Please return every one of the lines below word for word, from the first to the last, with nothing changed or left out.

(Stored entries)
start
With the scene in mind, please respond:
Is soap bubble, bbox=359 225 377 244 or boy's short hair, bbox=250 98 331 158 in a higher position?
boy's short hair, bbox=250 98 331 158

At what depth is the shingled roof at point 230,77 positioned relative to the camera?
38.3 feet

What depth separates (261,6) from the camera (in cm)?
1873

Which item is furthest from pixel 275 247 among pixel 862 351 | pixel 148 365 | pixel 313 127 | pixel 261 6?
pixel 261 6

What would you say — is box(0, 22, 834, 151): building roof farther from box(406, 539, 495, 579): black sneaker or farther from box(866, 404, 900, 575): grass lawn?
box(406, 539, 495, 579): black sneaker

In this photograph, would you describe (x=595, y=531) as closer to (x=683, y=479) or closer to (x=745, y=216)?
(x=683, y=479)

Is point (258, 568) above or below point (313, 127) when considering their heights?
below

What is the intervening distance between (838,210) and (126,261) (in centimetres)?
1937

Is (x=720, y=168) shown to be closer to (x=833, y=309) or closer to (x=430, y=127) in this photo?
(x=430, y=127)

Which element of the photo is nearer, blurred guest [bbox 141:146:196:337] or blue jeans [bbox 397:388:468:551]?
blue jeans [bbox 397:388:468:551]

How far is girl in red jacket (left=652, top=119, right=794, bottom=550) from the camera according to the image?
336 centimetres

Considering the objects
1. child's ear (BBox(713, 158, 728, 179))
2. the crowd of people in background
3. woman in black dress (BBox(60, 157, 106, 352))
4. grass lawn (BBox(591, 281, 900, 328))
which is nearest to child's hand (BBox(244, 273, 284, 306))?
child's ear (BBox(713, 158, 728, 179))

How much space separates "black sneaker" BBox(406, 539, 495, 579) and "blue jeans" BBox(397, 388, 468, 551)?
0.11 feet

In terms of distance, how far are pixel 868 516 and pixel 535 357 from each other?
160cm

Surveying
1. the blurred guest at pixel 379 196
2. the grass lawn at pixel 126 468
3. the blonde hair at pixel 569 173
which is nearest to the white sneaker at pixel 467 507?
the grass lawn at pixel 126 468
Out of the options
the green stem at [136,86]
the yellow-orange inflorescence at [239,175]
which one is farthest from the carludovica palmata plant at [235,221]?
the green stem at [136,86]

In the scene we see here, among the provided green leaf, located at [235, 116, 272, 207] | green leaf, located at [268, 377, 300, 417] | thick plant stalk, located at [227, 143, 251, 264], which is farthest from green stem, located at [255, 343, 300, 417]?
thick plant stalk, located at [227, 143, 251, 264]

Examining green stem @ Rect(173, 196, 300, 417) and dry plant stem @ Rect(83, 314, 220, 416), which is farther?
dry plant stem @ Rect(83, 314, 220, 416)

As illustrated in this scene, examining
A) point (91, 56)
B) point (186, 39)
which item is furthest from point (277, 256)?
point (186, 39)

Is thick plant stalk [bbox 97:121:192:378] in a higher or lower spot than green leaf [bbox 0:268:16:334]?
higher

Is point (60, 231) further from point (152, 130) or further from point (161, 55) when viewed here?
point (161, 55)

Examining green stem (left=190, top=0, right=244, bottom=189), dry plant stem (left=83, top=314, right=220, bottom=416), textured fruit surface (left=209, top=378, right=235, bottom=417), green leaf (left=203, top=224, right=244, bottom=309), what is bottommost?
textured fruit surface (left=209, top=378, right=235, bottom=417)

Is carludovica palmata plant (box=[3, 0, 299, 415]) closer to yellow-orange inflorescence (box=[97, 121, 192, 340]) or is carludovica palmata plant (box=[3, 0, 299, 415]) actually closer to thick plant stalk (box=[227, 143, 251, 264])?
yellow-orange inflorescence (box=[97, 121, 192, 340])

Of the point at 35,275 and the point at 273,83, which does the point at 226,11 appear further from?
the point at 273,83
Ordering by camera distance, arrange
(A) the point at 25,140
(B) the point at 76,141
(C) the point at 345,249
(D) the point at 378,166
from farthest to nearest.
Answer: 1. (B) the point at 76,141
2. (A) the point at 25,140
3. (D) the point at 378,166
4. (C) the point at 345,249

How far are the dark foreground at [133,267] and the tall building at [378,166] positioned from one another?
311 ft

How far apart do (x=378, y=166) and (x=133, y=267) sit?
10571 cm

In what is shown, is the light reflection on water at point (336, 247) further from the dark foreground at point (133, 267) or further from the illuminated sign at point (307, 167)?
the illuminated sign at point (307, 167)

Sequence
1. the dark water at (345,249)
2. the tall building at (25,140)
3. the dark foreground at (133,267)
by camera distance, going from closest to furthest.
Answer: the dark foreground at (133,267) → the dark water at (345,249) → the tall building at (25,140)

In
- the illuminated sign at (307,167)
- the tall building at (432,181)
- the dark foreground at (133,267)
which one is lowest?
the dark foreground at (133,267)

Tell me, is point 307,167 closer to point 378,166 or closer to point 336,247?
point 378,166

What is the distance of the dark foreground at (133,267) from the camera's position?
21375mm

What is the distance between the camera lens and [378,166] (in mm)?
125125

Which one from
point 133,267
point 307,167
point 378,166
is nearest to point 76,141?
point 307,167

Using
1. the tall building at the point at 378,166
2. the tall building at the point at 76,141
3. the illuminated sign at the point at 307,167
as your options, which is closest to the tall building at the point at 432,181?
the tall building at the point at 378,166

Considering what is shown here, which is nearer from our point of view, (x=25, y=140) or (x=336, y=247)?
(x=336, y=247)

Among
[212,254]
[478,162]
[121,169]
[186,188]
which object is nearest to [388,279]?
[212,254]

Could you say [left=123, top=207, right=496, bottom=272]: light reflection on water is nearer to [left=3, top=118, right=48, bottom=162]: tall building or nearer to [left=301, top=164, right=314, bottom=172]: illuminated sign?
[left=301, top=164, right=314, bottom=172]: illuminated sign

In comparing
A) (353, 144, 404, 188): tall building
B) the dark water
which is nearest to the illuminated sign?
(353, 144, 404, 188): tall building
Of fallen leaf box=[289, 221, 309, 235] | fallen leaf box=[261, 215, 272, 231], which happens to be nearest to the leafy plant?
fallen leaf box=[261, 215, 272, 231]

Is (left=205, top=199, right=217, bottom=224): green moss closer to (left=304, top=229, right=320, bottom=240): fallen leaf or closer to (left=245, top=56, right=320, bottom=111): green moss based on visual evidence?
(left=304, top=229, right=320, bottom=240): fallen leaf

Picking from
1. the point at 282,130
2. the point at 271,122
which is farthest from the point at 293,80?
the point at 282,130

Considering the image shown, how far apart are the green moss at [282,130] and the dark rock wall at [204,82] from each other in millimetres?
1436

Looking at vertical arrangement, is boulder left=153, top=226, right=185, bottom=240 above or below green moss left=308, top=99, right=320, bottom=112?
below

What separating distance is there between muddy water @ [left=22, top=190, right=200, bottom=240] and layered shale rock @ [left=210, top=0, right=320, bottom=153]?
end
**Response below:**
With the scene in mind, please respond:
Is soap bubble, bbox=359 225 377 244 or boy's short hair, bbox=250 98 331 158 in a higher position?
boy's short hair, bbox=250 98 331 158

At what depth is the shingled roof at point 230,77 positioned relative to the camera?
38.3 feet

What depth separates (261,6) from the camera (in cm)?
1873

Which item is furthest from pixel 275 247 among pixel 862 351 | pixel 148 365 | pixel 313 127 | pixel 261 6?
pixel 261 6

What would you say — is box(0, 22, 834, 151): building roof farther from box(406, 539, 495, 579): black sneaker or farther from box(866, 404, 900, 575): grass lawn?
box(406, 539, 495, 579): black sneaker

In this photograph, would you describe (x=595, y=531) as closer to (x=683, y=479) or closer to (x=745, y=216)?
(x=683, y=479)

Is point (258, 568) above or below point (313, 127) when considering their heights?
below

What is the intervening distance between (838,210) and (126,261) (in centimetres)?
1937

Is (x=720, y=168) shown to be closer to (x=833, y=309) or closer to (x=430, y=127) in this photo?
(x=430, y=127)

Which element of the photo is nearer, blurred guest [bbox 141:146:196:337] or blue jeans [bbox 397:388:468:551]?
blue jeans [bbox 397:388:468:551]

How far is girl in red jacket (left=652, top=119, right=794, bottom=550) from the camera according to the image?
336 centimetres

Considering the objects
1. child's ear (BBox(713, 158, 728, 179))
2. the crowd of people in background
3. woman in black dress (BBox(60, 157, 106, 352))
4. grass lawn (BBox(591, 281, 900, 328))
which is nearest to child's hand (BBox(244, 273, 284, 306))?
child's ear (BBox(713, 158, 728, 179))

How much space separates "black sneaker" BBox(406, 539, 495, 579) and "blue jeans" BBox(397, 388, 468, 551)?
0.11 feet

In terms of distance, how far are pixel 868 516 and pixel 535 357 from each other?
160cm

Surveying
1. the blurred guest at pixel 379 196
2. the grass lawn at pixel 126 468
3. the blonde hair at pixel 569 173
which is nearest to the white sneaker at pixel 467 507?
the grass lawn at pixel 126 468
Out of the options
the green stem at [136,86]
the yellow-orange inflorescence at [239,175]
which one is farthest from the carludovica palmata plant at [235,221]?
the green stem at [136,86]

In the scene we see here, among the provided green leaf, located at [235, 116, 272, 207] | green leaf, located at [268, 377, 300, 417] | thick plant stalk, located at [227, 143, 251, 264], which is farthest from green stem, located at [255, 343, 300, 417]?
thick plant stalk, located at [227, 143, 251, 264]

Examining green stem @ Rect(173, 196, 300, 417) and dry plant stem @ Rect(83, 314, 220, 416), which is farther?
dry plant stem @ Rect(83, 314, 220, 416)

As illustrated in this scene, examining
A) point (91, 56)
B) point (186, 39)
which item is furthest from point (277, 256)?
point (186, 39)

Is thick plant stalk [bbox 97:121:192:378] in a higher or lower spot than green leaf [bbox 0:268:16:334]?
higher

Is point (60, 231) further from point (152, 130) or further from point (161, 55) when viewed here?
point (161, 55)

Examining green stem (left=190, top=0, right=244, bottom=189), dry plant stem (left=83, top=314, right=220, bottom=416), textured fruit surface (left=209, top=378, right=235, bottom=417), green leaf (left=203, top=224, right=244, bottom=309), what is bottommost?
textured fruit surface (left=209, top=378, right=235, bottom=417)

Is carludovica palmata plant (box=[3, 0, 299, 415]) closer to yellow-orange inflorescence (box=[97, 121, 192, 340]) or is carludovica palmata plant (box=[3, 0, 299, 415]) actually closer to thick plant stalk (box=[227, 143, 251, 264])?
yellow-orange inflorescence (box=[97, 121, 192, 340])

Of the point at 35,275 and the point at 273,83, which does the point at 226,11 appear further from?
the point at 273,83
Ordering by camera distance, arrange
(A) the point at 25,140
(B) the point at 76,141
(C) the point at 345,249
(D) the point at 378,166
from farthest to nearest.
Answer: 1. (B) the point at 76,141
2. (A) the point at 25,140
3. (D) the point at 378,166
4. (C) the point at 345,249

How far are the dark foreground at [133,267] and the tall building at [378,166] positioned from one another?
311 ft

How far apart do (x=378, y=166) and (x=133, y=267) sit?
10571 cm

In what is shown, is the light reflection on water at point (336, 247) further from the dark foreground at point (133, 267) or further from the illuminated sign at point (307, 167)?
the illuminated sign at point (307, 167)

Sequence
1. the dark water at (345,249)
2. the tall building at (25,140)
3. the dark foreground at (133,267)
by camera distance, going from closest to furthest.
Answer: the dark foreground at (133,267) → the dark water at (345,249) → the tall building at (25,140)

In
- the illuminated sign at (307,167)
- the tall building at (432,181)
- the dark foreground at (133,267)
which one is lowest?
the dark foreground at (133,267)

Tell me, is point 307,167 closer to point 378,166 or closer to point 336,247?
point 378,166

What is the distance of the dark foreground at (133,267) from the camera's position?
21375mm

What is the distance between the camera lens and [378,166] (in mm)?
125125

Which one from
point 133,267
point 307,167
point 378,166
is nearest to point 76,141?
point 307,167

Using
1. the tall building at the point at 378,166
2. the tall building at the point at 76,141
3. the illuminated sign at the point at 307,167
as your options, which is closest to the tall building at the point at 432,181?
the tall building at the point at 378,166

Considering what is shown here, which is nearer from our point of view, (x=25, y=140) or (x=336, y=247)?
(x=336, y=247)

Among
[212,254]
[478,162]
[121,169]
[186,188]
which object is nearest to [388,279]?
[212,254]

Could you say [left=123, top=207, right=496, bottom=272]: light reflection on water is nearer to [left=3, top=118, right=48, bottom=162]: tall building or nearer to [left=301, top=164, right=314, bottom=172]: illuminated sign?
[left=301, top=164, right=314, bottom=172]: illuminated sign

In comparing
A) (353, 144, 404, 188): tall building
B) the dark water
which is nearest to the illuminated sign?
(353, 144, 404, 188): tall building
Of fallen leaf box=[289, 221, 309, 235] | fallen leaf box=[261, 215, 272, 231], which happens to be nearest to the leafy plant?
fallen leaf box=[261, 215, 272, 231]

Is (left=205, top=199, right=217, bottom=224): green moss closer to (left=304, top=229, right=320, bottom=240): fallen leaf or closer to (left=245, top=56, right=320, bottom=111): green moss based on visual evidence?
(left=304, top=229, right=320, bottom=240): fallen leaf

Picking from
1. the point at 282,130
2. the point at 271,122
which is farthest from the point at 293,80?
the point at 282,130

Considering the image shown, how far apart are the green moss at [282,130] and the dark rock wall at [204,82] from each other in millimetres?
1436

Looking at vertical arrangement, is boulder left=153, top=226, right=185, bottom=240 above or below green moss left=308, top=99, right=320, bottom=112?
below

What separating distance is there between muddy water @ [left=22, top=190, right=200, bottom=240] and layered shale rock @ [left=210, top=0, right=320, bottom=153]?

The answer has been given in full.